Gabriel Garcia Marquez and Jorge Luis Borges are important 20th century South-American authors. Borges lived from 1899 till 1986. He was born in Buenos Aires and died in Geneva. Famous as a poet, essayist and short-story writer.
Marquez was born in Colombia in 1928 and won the Nobel Prize for Literature. Best-known for "One Hundred Years of Solitude."
5. Marshall Foch.
Foch was born at Tarbes in 1851 and died in Paris in 1929 and was one of the leading French generals in World War One. He was criticised for his obsession with "offensive warfare."
Henri Philippe Petain (1856-1951) was another French general from World War One. As a leader of Vichy France from 1940 till 1944 he was held responsible for France's collaboration with Nazi Germany and condemned to death after the war. General de Gaulle changed his sentence in life-long detention on the Isle of Yeu off the Breton coast.
Georges Clemenceau(1841-1929) became France's Prime Minister in the course of World War One. He played a major role in refusing any leniency to France in the Treaty of Versailles.
Maxime Weygand, a Brussels-born French general (1867-1965), was a French military commander in First and Second World War. He was criticised for his somewhat ambivalent role in the Vichy government.

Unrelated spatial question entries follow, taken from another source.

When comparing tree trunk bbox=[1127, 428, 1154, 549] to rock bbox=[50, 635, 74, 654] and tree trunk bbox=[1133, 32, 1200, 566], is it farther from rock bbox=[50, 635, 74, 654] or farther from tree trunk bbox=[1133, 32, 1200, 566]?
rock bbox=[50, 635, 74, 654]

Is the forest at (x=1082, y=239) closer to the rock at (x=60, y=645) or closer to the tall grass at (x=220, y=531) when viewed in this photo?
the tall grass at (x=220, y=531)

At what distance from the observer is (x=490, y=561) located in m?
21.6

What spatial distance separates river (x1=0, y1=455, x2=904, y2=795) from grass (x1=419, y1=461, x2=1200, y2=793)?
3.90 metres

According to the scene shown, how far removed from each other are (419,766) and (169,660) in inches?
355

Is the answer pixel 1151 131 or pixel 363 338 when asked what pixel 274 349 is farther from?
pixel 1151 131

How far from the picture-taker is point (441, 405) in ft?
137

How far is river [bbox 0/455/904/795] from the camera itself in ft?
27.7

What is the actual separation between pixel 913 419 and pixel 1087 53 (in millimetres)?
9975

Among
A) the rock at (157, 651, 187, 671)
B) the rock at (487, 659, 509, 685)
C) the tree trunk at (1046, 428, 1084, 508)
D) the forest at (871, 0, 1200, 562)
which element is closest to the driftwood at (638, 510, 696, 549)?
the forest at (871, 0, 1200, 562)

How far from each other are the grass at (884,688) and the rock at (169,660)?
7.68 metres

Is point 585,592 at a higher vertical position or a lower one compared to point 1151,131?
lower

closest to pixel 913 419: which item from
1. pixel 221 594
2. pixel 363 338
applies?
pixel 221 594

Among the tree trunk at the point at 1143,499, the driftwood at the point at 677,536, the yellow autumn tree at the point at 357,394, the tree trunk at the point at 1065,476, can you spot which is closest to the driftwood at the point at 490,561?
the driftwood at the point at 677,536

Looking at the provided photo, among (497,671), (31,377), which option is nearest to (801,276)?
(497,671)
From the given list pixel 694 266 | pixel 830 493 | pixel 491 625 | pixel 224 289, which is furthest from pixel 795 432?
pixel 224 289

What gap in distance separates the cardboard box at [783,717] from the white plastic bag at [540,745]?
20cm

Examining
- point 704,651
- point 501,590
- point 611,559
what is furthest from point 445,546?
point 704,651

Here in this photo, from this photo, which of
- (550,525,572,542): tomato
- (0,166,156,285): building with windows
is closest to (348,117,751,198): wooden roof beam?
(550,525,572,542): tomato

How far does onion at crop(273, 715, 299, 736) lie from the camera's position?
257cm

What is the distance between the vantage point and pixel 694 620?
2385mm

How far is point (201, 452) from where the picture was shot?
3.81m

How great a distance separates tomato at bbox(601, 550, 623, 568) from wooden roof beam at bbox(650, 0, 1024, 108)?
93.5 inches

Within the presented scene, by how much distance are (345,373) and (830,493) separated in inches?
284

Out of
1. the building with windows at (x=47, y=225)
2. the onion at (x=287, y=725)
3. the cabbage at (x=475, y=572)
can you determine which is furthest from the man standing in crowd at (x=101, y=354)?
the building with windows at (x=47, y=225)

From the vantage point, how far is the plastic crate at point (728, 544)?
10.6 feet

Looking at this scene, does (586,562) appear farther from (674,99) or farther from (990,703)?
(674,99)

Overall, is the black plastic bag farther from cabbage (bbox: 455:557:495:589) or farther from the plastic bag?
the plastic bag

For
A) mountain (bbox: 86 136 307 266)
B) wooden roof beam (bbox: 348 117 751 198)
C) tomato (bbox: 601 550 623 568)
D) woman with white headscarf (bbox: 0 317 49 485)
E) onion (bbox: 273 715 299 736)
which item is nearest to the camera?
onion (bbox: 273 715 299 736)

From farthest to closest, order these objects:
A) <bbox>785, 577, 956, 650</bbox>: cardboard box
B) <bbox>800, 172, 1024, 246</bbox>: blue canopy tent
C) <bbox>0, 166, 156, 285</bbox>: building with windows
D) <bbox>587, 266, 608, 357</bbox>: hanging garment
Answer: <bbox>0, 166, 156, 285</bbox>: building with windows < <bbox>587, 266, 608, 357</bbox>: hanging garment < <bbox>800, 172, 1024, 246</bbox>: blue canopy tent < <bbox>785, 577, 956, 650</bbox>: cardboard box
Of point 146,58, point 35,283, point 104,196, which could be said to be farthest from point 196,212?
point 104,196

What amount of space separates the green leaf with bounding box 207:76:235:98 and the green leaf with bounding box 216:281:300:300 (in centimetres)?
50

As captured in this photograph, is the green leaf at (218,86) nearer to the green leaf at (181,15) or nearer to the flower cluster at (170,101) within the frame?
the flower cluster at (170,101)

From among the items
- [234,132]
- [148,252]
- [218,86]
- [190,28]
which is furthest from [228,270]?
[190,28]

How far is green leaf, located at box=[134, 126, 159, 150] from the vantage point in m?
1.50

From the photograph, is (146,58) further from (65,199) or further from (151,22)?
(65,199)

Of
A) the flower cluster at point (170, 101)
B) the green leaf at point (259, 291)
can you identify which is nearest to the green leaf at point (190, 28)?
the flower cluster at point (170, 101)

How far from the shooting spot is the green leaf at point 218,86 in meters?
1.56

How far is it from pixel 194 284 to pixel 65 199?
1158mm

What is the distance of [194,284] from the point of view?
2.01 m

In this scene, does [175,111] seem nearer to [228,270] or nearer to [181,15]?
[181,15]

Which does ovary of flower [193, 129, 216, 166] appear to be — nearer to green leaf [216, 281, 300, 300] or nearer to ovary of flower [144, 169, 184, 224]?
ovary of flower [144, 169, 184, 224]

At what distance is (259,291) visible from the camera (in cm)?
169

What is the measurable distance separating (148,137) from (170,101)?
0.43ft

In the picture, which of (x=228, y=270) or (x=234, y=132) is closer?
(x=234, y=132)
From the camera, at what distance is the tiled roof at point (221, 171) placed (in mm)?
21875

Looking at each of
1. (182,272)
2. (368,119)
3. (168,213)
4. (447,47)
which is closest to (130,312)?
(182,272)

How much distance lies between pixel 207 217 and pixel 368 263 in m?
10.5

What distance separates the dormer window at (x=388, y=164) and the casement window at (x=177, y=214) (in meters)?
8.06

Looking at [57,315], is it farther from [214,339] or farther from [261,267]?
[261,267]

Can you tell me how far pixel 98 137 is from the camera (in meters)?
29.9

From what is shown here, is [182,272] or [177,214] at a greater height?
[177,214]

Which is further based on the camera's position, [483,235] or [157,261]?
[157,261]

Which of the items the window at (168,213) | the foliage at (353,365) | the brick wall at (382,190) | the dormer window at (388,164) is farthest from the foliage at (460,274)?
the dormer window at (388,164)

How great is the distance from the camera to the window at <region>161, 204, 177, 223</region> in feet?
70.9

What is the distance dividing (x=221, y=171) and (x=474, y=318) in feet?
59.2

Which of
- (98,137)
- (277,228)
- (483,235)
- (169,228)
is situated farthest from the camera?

6. Mussolini's Foreign Secretary Count Ciano.
"La vittoria trova centi padri, e nessuno vuole riconoscere l' insuccesso." From Count Galeazzo Ciano's Diary, entry of 9 Sept. 1942.
7. Joseph Stalin.
Roosevelt (1882-1945) was the 32nd President of U.S.A. Served four terms.
Harry S Truman(1884-1972) was his successor and served from 1945 till 1953.
Stalin (1879-1953) became the 2nd leader of U.S.S.R. after Lenin's death.
Von Ribbentrop(Born in 1893) had been Germany's's Foreign Minister from 1938 till 1945. He was sentenced to death by hanging in 1946 at the Nuremberg trials.
So Roosevelt and von Ribbentrop were not involved in the Potsdam Conference.
8. Clement Attlee.
9. George Bernard Shaw.
Vladimir Iliych Lenin was born at Simbirsk in Russia in 1870 and died at Gorki in 1924. He became the leader of the Soviet Union in 1918.
10. are the fishes.
Churchill made this radio-speech on 21st of October 1940. His message was that he felt confident about the superiority of the British Navy to the German "Kriegsmarine." In his view the fishes were already waiting for the corpses of the drowned Germans.
The invasion that the Americans or General de Gaulle may have been waiting for was the Landing in Normandy. And that was 1944.